• **Text passage**:
Both seem to boil down to "act with politeness and propriety and try not to annoy anyone". Really that should go without saying. These things do seem to come up semi-regularly, though, whether its diners wanting to set some kind of minimum standard of service or waiters describing how terrible customers can be. It seems even something as potentially pleasurable as eating out can quickly turn hellishly adversarial.
Then again certain establishments pride themselves on treating their customers with something like haughty disdain and, well, the customers do seem to like it that way. Being, as it can be, all part of the game.
Going back to the list linked to above, though, two items stand out. First:
Diners deserve to hear the list of specials with the price included. Don't make us ask.
Huh? I can't see this a important enough to even mention, never mind call a right. I'd expect the specials to be roughly the same price as the standard main courses and that the price might need to be mentioned if this was not the case, but otherwise this seems like churlish penny-pinching.

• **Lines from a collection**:

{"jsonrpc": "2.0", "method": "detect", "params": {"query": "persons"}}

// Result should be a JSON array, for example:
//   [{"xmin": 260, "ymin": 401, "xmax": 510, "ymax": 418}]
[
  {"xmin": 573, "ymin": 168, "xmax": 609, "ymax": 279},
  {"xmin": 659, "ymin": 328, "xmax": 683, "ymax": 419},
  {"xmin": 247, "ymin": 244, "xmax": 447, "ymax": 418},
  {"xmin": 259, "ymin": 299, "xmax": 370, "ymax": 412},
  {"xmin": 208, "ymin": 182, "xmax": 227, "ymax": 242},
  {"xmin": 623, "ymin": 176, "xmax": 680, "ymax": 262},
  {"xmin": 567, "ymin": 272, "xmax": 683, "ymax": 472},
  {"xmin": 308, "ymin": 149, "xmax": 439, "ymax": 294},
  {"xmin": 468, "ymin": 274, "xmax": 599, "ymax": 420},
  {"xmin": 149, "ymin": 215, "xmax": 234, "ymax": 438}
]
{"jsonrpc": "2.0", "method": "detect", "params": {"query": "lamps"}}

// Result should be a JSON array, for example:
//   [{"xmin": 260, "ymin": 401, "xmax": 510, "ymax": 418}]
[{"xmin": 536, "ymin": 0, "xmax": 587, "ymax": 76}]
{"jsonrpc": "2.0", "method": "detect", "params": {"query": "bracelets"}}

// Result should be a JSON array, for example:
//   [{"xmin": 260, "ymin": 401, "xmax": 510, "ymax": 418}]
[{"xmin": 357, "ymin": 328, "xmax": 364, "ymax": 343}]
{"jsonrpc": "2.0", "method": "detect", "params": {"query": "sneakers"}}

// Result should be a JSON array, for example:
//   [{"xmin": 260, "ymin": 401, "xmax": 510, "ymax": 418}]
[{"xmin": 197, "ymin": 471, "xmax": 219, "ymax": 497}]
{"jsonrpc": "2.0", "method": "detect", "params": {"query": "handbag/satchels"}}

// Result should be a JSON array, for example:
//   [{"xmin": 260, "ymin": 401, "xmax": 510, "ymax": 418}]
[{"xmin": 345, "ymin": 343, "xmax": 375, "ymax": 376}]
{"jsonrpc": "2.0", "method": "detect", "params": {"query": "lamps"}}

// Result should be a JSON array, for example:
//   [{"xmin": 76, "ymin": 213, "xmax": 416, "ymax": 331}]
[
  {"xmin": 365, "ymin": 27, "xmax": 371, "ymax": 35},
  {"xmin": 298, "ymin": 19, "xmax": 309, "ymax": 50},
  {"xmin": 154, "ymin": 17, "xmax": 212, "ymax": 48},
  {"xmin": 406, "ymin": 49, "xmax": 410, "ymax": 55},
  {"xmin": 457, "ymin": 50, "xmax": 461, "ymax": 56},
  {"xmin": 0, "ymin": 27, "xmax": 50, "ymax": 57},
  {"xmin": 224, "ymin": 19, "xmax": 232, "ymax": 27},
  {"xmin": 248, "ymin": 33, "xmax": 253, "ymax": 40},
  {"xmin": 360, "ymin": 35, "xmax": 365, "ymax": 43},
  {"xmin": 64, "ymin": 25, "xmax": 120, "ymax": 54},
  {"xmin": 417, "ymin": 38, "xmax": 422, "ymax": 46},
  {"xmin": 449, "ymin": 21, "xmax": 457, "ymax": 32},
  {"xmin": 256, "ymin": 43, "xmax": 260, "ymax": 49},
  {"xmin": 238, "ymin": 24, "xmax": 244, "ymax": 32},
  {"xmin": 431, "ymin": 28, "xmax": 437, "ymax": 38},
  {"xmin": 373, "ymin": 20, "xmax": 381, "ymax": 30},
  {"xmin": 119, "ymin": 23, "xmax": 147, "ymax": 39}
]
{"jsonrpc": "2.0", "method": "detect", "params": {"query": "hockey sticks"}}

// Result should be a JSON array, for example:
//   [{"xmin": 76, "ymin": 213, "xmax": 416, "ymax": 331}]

• **What you need to do**:
**1)** In the passage on dining out, what do both lists seem to boil down to?
**2)** Please continue the passage on dining out from where it ends.

• **Expected results**:
**1)** Act with politeness and propriety and try not to annoy anyone.

**2)**
And from the other side:
A restaurant has the right to expect that a person who makes a reservation, will be on time for that reservation, and not show up twenty minutes early or twenty minutes late and still expect to be seated.
If I turn up early I'd expect to be seated at the bar and if I'm late I'd expect the restaurant to simply assume that I had my good reasons and try and show some class about it. So, while, in general this seems a decent rule of thumb it also seems to be a little restrictive, though if the restaurant does make it a clear rule that if you are 20 minutes late they will give your table away, then that is their rule to make and the customers to respect. Of course it wouldn't predispose me to try to eat there again.